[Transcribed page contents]

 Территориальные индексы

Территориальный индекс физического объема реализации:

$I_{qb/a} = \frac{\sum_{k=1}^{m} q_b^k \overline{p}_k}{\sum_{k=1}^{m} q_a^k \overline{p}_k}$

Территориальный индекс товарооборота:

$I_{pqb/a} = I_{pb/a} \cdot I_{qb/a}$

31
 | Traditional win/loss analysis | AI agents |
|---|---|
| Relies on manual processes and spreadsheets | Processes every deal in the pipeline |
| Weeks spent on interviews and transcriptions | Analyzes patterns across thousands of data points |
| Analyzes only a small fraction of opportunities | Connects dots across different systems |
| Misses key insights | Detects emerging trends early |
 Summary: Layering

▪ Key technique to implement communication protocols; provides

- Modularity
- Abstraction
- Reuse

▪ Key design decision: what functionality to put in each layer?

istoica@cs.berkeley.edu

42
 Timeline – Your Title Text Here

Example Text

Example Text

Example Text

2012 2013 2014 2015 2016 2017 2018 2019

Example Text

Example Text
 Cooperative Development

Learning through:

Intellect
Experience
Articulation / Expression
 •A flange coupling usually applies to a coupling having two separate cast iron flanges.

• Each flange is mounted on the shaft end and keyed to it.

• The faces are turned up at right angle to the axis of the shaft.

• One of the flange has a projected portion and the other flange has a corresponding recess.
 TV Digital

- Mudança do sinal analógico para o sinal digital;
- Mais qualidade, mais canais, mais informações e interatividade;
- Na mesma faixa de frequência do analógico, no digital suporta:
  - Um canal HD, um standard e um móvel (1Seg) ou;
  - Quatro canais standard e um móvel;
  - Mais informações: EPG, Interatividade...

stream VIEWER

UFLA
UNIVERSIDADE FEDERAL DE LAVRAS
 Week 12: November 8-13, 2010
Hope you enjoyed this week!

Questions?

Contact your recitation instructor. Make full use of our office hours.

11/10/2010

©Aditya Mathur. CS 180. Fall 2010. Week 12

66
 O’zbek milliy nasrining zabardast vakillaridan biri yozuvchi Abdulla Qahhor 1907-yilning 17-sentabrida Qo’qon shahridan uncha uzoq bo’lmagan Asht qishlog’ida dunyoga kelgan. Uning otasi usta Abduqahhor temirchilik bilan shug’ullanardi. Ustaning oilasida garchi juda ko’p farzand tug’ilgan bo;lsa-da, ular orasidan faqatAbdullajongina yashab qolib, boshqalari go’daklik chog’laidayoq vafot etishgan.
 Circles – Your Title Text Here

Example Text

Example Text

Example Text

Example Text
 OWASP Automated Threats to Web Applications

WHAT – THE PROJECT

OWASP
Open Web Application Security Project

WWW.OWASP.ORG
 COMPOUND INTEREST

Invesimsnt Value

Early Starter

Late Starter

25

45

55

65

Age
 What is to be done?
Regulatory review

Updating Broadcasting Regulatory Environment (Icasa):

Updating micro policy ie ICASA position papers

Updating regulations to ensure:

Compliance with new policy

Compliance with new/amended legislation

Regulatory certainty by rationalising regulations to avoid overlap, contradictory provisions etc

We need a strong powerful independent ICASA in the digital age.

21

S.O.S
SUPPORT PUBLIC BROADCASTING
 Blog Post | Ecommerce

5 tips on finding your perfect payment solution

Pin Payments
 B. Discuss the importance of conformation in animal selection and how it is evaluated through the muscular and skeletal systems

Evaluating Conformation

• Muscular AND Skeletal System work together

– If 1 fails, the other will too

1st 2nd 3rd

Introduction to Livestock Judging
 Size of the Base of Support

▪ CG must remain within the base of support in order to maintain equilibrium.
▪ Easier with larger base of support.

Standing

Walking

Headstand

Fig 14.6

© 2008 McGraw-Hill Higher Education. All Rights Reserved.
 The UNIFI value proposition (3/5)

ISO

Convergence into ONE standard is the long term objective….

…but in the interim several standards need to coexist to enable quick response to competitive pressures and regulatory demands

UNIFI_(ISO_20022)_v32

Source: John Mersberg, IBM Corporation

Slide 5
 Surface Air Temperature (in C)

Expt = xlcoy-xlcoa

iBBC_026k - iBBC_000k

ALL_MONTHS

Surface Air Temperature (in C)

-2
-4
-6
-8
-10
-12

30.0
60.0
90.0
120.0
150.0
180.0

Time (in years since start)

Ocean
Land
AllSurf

* [TASK TO CARRY OUT]:
Every line in the records above with the string "canais" in it should be shown.

* [OUTPUT OF THE TASK]:
- Mais qualidade, mais canais, mais informações e interatividade;
  - Quatro canais standard e um móvel;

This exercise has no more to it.